Segmento de texto.
+--

Acórdão nº 695/16.3T8VFX-4 de Court of Appeal of Lisbon (Portugal), 08 de Março de 2017

Magistrado ResponsávelLEOPOLDO SOARES
Data da Resolução08 de Março de 2017
EmissorCourt of Appeal of Lisbon (Portugal)

Decisão Texto Parcial:


Acordam na Secção Social do Tribunal da Relação de Lisboa.

Relatório: Em processo administrativo de contra-ordenação instaurado pela Autoridade para as Condições de Trabalho (ACT), a arguida/recorrente AAA, S.A, com sede em (…) foi condenada numa coima de 9 180,00€ por violação ao disposto no artigo 279º nº 1 e 5 do Código do Trabalho/2009[1] [2][3].

A arguida/recorrente não se conformou com a decisão.

[4] Assim, impugnou-a judicialmente, nos termos do disposto no artigo 32.º da Lei n.º 107/2009, de 14 de Setembro .

Alegou e concluiu que todos os débitos que lhe são imputados foram realizados com o conhecimento e autorização do trabalhador, não decorrendo de qualquer decisão unilateral da recorrente, pelo que não são abrangidos pela proibição constante do art. 279º nº 1 do Código do Trabalho.

Acresce que a autoridade administrativa já havia elaborado um auto de advertência, fundamentado a violação na Lei 102/2000 pelo que não pode agora voltar a sancionar a recorrente pelos mesmos factos.

Concluiu pela sua absolvição.

Recebida a impugnação foi designada data para realização de julgamento.

[5] No decurso deste [6]foi proferida decisão , que na parte relevante , logrou os seguintes moldes: “A instância mantém-se valida e regular.

Fundamentação de facto.

Estão provados os seguintes factos: 1.-Em 22-2-2012, foi pela ACT - Autoridade para as Condições do Trabalho efectuada uma vista inspectiva às instalações da arguida sitas em (…) 2.-Na sequência da referida vista foi a arguida notificada para, ao abrigo do artigo 11º n.º 1 alínea e) do Estatuto da Inspecção Geral do Trabalho, aprovado pelo DL 102/2000, proceder à entrega na Unidade Local de Vila Franca de Xira da Autoridade para as Condições do Trabalho, até dia 5-3-2012, de diversos documentos.

  1. -(…) foi admitido ao serviço da arguida em 1-6-1991, com a categoria de Motorista de Pesados, auferindo em 2012 a retribuição mensal de 607,00€.

  2. -A notificação efectuada para apresentação de documentos a arguida foi notificada para apresentar os recibos de retribuição do trabalhador (…), referentes ao período entre outubro de 2011 e Janeiro de 2012.

+--

Secção de dados.
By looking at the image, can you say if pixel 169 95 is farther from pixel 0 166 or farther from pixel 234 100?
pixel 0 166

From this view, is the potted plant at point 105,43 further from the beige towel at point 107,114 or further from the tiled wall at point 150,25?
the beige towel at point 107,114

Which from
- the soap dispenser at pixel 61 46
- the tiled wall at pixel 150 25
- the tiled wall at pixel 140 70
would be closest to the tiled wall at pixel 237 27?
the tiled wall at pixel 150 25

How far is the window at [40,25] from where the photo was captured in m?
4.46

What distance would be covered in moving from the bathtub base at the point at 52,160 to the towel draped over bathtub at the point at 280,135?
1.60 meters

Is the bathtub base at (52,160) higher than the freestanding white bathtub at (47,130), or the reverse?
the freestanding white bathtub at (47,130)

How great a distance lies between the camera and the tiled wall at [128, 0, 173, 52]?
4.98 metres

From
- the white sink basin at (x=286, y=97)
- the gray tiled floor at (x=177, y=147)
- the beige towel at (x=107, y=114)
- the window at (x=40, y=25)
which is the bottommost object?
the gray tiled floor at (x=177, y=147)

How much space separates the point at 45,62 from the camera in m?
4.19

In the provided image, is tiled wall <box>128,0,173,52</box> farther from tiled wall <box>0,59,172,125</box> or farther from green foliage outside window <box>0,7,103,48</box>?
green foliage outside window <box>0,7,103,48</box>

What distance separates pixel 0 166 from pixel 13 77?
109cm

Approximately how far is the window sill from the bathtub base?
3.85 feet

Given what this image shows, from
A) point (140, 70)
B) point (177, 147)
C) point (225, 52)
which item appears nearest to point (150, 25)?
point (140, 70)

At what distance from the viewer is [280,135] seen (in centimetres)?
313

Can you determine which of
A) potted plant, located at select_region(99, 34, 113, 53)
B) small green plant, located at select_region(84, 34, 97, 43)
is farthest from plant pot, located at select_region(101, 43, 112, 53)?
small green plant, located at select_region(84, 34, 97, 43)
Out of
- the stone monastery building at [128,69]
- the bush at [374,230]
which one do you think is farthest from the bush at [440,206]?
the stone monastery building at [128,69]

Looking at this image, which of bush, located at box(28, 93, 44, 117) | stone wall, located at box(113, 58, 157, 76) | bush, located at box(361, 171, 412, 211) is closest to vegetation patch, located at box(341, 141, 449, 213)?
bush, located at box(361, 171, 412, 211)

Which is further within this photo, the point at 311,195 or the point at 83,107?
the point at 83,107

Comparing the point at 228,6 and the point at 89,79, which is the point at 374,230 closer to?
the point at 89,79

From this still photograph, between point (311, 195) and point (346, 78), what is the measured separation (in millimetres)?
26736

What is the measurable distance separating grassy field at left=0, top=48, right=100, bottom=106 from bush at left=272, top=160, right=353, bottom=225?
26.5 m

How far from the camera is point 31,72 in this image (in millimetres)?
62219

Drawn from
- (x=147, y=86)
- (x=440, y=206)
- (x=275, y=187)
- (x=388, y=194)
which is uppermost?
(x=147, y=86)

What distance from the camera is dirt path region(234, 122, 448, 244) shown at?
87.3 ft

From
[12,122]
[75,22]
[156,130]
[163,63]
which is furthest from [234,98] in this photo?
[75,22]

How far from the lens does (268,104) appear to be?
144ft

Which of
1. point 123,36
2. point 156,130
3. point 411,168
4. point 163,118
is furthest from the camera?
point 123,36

+--

Objetivo. Transcreva sem alterações o trecho do acórdão que começa nas palavras “Acresce que a” e termina depois de “realização de julgamento.”.

Solução abaixo.
Acresce que a autoridade administrativa já havia elaborado um auto de advertência, fundamentado a violação na Lei 102/2000 pelo que não pode agora voltar a sancionar a recorrente pelos mesmos factos.

Concluiu pela sua absolvição.

Recebida a impugnação foi designada data para realização de julgamento.